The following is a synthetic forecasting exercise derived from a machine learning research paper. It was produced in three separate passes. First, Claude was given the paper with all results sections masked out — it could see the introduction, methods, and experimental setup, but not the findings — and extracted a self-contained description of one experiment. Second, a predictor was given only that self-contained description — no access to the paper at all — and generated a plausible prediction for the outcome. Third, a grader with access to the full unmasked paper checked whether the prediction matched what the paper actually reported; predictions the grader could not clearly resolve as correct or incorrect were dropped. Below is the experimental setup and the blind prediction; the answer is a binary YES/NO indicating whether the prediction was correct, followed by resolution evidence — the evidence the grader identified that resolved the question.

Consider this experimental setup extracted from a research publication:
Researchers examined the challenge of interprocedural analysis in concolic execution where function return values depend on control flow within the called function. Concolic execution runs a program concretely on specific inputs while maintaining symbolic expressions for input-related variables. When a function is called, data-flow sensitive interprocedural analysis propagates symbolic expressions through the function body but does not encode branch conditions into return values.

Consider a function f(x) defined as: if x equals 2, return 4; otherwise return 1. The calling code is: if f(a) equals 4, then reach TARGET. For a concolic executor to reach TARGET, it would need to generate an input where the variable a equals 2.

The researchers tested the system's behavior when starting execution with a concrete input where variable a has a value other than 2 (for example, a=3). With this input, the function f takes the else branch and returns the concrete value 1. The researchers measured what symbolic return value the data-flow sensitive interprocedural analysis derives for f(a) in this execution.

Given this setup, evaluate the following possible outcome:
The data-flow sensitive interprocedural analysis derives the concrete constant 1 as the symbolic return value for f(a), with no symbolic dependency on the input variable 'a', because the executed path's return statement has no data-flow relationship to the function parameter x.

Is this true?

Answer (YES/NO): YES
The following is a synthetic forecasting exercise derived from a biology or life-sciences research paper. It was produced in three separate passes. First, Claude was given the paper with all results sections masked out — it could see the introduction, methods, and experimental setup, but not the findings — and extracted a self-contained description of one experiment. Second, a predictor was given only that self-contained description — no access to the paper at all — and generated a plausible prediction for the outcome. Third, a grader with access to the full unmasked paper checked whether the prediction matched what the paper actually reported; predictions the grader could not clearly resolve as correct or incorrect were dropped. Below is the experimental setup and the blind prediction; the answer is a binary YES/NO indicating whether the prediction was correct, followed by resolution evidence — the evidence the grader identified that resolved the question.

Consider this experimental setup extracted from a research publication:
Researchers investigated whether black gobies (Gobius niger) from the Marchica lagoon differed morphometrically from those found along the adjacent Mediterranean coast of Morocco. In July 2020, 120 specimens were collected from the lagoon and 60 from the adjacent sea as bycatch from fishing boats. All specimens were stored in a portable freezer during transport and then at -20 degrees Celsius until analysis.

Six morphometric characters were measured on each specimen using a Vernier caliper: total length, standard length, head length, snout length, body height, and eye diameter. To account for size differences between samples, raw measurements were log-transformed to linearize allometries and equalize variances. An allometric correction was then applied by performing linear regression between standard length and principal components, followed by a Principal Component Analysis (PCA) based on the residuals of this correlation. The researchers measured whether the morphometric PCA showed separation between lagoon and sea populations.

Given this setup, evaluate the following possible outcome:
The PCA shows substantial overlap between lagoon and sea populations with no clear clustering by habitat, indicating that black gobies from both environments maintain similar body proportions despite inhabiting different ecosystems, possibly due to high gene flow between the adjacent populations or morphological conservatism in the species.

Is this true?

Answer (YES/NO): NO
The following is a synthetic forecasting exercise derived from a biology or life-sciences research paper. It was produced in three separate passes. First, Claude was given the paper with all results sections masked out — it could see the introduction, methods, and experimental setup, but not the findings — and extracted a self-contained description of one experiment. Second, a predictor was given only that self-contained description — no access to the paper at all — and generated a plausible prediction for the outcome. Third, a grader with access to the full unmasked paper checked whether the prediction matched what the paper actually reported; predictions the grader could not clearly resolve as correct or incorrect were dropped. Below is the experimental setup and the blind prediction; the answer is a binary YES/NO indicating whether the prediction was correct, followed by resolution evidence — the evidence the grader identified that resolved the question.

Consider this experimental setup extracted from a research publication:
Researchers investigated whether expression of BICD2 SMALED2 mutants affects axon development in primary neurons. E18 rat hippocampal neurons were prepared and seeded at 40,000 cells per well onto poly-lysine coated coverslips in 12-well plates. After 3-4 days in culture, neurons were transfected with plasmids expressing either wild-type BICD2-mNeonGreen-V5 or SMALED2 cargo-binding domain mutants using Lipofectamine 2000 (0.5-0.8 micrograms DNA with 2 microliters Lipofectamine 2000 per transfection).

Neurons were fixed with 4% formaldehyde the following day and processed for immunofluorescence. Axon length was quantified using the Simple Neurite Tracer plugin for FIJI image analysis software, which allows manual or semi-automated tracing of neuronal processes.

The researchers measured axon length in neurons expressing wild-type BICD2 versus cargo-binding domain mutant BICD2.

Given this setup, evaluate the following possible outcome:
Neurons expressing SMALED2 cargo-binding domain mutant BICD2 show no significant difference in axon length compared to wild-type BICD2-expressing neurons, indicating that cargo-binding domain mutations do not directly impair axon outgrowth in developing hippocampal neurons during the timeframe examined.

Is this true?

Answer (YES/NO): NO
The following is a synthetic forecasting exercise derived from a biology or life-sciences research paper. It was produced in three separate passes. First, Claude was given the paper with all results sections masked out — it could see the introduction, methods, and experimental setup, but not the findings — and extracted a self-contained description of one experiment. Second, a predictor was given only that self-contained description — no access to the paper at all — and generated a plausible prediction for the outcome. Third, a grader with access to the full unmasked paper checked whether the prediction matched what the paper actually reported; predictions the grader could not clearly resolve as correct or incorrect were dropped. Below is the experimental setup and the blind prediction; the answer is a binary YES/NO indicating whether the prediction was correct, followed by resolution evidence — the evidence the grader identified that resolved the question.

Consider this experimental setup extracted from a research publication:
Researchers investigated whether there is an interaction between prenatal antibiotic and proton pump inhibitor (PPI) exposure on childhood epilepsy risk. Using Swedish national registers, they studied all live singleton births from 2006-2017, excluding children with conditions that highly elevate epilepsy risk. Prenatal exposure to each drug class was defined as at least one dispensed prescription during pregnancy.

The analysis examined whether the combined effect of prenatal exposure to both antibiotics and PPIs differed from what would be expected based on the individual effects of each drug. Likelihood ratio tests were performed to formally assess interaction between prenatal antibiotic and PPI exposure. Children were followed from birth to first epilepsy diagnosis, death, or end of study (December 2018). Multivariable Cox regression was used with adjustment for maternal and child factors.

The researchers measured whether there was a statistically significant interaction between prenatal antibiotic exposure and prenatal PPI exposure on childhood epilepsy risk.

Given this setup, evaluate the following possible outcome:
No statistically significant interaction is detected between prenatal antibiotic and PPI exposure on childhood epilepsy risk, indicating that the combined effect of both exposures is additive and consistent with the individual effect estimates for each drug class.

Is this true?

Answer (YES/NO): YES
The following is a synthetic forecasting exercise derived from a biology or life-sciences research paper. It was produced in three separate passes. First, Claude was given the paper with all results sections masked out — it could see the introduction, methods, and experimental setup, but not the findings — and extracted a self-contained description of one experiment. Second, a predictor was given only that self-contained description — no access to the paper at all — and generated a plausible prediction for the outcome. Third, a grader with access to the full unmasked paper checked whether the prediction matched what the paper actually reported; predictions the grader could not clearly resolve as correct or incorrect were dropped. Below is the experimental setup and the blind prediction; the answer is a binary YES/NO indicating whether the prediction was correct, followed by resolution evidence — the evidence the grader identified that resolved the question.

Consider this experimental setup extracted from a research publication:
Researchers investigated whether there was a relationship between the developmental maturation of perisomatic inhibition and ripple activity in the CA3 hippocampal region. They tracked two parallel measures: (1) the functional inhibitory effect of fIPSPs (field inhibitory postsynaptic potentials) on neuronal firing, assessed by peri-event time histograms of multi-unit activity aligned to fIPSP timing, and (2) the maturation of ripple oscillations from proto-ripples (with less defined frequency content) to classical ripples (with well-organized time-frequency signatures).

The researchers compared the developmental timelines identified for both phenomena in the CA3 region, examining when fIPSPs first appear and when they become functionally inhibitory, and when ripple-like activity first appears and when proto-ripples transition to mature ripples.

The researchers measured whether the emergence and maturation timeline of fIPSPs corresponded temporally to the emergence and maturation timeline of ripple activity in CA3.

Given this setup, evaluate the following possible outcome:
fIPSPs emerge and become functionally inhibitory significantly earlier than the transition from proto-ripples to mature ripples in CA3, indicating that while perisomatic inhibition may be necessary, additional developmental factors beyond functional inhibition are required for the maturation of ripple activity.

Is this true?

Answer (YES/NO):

..........

What needs to be done
Write out the lines above exactly, but only from the one containing "The researchers measured whether the emergence" through the last one.

Answer to this task
The researchers measured whether the emergence and maturation timeline of fIPSPs corresponded temporally to the emergence and maturation timeline of ripple activity in CA3.

Given this setup, evaluate the following possible outcome:
fIPSPs emerge and become functionally inhibitory significantly earlier than the transition from proto-ripples to mature ripples in CA3, indicating that while perisomatic inhibition may be necessary, additional developmental factors beyond functional inhibition are required for the maturation of ripple activity.

Is this true?

Answer (YES/NO):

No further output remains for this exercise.